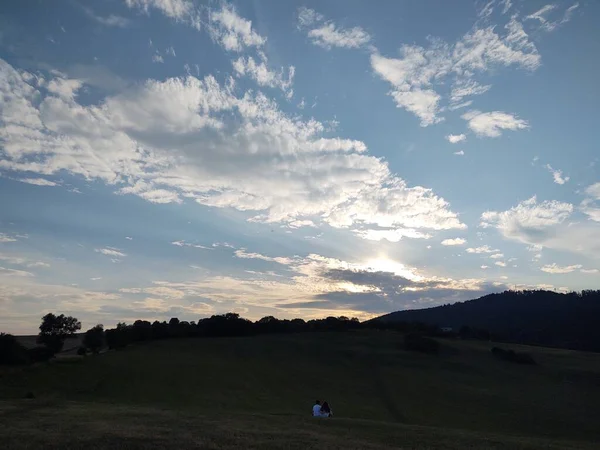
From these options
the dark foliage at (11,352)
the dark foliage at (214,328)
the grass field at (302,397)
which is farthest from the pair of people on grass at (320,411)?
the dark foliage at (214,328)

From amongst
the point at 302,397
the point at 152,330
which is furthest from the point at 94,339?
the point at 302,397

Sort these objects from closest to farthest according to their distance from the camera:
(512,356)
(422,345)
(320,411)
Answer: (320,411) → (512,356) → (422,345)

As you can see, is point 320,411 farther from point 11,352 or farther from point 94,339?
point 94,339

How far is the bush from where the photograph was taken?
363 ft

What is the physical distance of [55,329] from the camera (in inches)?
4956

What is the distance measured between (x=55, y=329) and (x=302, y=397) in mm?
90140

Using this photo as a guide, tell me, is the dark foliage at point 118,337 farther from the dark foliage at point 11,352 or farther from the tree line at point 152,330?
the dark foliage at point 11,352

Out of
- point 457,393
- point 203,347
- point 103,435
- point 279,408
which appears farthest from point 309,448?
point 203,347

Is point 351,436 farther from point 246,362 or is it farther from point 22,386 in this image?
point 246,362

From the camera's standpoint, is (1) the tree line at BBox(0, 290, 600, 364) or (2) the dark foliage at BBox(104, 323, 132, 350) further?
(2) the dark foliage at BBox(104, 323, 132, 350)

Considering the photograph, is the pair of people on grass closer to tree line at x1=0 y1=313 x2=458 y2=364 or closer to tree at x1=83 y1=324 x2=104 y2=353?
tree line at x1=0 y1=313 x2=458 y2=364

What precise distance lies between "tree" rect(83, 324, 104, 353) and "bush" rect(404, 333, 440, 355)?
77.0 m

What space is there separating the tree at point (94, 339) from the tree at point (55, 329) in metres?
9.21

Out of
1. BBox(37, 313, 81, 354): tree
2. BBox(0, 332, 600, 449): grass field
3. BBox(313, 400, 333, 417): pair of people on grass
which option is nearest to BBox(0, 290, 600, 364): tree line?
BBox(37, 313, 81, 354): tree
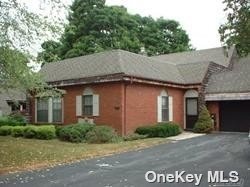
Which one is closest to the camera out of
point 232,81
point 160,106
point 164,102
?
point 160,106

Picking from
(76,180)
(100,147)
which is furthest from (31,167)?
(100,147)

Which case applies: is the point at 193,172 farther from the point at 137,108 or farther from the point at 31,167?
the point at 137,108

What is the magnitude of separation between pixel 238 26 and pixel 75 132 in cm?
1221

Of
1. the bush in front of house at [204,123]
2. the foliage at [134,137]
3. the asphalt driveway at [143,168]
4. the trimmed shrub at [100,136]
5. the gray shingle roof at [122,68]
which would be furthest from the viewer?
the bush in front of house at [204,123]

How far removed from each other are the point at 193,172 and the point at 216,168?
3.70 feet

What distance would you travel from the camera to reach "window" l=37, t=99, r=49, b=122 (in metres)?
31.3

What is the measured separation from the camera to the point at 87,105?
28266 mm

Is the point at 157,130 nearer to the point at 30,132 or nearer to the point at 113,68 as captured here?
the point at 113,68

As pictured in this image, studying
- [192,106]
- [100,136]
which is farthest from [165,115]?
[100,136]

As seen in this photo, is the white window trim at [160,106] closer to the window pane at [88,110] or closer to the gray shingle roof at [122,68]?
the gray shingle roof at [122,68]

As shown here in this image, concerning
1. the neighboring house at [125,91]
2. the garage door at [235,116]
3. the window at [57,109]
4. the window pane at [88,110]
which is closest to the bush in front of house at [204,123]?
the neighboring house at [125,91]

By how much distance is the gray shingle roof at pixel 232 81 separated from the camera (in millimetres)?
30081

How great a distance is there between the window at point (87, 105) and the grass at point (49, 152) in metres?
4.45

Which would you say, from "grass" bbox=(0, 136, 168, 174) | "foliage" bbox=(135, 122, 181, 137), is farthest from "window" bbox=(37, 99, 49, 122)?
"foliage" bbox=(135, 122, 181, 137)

—————

TASK REQUIREMENTS>
Transcribe the stretch of rows from the line that contains "Is the point at 157,130" through the end of the rows, including both ends, copying each line exactly.

OUTPUT OF THE EXERCISE>
Is the point at 157,130 nearer to the point at 30,132 or nearer to the point at 113,68 as captured here?
the point at 113,68

As pictured in this image, studying
- [192,106]
- [100,136]
which is farthest from [165,115]?
[100,136]

As seen in this photo, is the white window trim at [160,106] closer to the window pane at [88,110] or closer to the gray shingle roof at [122,68]?
the gray shingle roof at [122,68]

As shown here in this image, concerning
1. the neighboring house at [125,91]
2. the garage door at [235,116]
3. the window at [57,109]
4. the window pane at [88,110]
which is closest to the bush in front of house at [204,123]?
the neighboring house at [125,91]

By how much distance is the gray shingle roof at pixel 232 81 separated from the camera (in millimetres)?
30081

How great a distance is there between the window at point (87, 105) and the grass at point (49, 152) in metres?
4.45

Which would you say, from "grass" bbox=(0, 136, 168, 174) | "foliage" bbox=(135, 122, 181, 137), is farthest from "window" bbox=(37, 99, 49, 122)?
"foliage" bbox=(135, 122, 181, 137)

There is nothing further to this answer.